能の扇は、どのようにして作られているのか。ここからは、鎮め扇を例に、ものづくりのプロセスを紹介していく。

鎮め扇が出来るまでの工程一覧

扇の材料は、竹と和紙。とてもシンプルだが、だからこそ職人の高い技術が必要になる。一本の扇を作るためには、大きくわけて扇の骨を作る「扇骨せんこつ工程」、扇面せんめんの紙を作り、それに装飾をする「地紙じがみ工程」、骨と地紙を一体化させ仕上げる「仕上げ工程」三つの工程がある。

実は能楽の扇づくりは、課題を山ほど抱えている。「安心できる原材料は、ひとつとしてない」と福井さんはため息をつく。昔と変わらない質の高い扇を作り続けようと福井さんは知恵を絞り奔走しているが、原材料の確保は厳しくなる一方だという。

苦労が多い扇骨づくり—扇骨工程

いい扇を作るためには、いい竹が必要だ。種類はマダケ。能楽の扇は、数ある扇のなかでも特にサイズが大きい。だから材料になる竹も節から節の長さがたっぷりとあって、しかも良質の竹を確保する必要がある。これが非常に難しいという。

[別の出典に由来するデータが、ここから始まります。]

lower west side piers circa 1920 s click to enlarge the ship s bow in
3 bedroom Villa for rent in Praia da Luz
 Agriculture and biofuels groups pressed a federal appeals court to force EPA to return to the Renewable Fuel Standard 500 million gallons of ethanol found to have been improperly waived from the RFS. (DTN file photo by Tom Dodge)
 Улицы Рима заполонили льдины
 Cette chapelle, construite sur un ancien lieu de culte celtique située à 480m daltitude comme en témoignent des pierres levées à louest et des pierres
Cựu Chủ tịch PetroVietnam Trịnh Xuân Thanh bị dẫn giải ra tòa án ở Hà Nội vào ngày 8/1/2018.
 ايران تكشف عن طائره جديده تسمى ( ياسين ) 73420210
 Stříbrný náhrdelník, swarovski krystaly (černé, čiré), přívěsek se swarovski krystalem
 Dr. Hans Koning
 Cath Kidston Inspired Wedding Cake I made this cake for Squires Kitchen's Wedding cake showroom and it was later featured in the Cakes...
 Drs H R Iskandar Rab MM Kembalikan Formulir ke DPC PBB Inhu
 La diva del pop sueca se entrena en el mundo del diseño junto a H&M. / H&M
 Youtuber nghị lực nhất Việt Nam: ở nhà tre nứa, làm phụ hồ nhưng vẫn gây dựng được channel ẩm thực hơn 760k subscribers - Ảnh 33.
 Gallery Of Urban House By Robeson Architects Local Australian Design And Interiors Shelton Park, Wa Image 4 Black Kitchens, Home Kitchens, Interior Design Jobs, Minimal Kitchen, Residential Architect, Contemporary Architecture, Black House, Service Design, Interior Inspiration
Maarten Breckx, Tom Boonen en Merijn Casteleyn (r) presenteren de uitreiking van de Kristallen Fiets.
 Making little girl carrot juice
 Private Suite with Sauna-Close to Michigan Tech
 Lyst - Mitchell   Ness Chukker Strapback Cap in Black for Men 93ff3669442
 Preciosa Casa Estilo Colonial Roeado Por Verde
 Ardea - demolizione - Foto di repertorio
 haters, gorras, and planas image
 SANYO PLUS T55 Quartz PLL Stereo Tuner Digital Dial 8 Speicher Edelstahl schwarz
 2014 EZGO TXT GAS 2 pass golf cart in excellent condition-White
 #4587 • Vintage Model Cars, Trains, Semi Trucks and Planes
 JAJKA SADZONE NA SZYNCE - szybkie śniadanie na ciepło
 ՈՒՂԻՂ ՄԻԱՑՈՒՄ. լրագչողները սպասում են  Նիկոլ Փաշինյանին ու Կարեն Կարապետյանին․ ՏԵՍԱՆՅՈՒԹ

竹は伐採したときの本性がその後もずっと残ります。ですから、品質のよい竹を仕入れないと、後の作業で苦労することが多くなります。

福井さんは、よい竹を得るためにあちこち情報収集をして独自のルートを切り拓いた。仕入れる竹屋との信頼関係を深めるために、自らも運搬作業を手伝い、顔と顔を合わせて要望を伝えたり、竹屋の考えを聞いたりしているそうだ。

私も竹を担がせてもらうんですが、いい竹か悪い竹かすぐにわかります。いい竹は、密度がしっかりあるので重い。でも、いい竹だなと思って苦労して運んでも、切ってみたら虫が入っていて使い物にならない、ということもあるんです。自然が相手だと思い通りにならないことが多いですね。

毎年、10月終わりから11月初頭にかけて最初の竹が入荷されるが、不安と期待が入り交じってドキドキするという。「いい竹が入ってくると、とてもうれしいんですよ」と言う福井さんは、宝物を手に入れた子どものような笑顔だった。

その竹はいくつかの工程を経て、親骨、中骨に成形され、みがきや染めを施し、かなめで止めて1組にまとめられる。先述したように、流儀によって扇骨は異なるので、この工程で流儀の約束事に則って作り分けられる。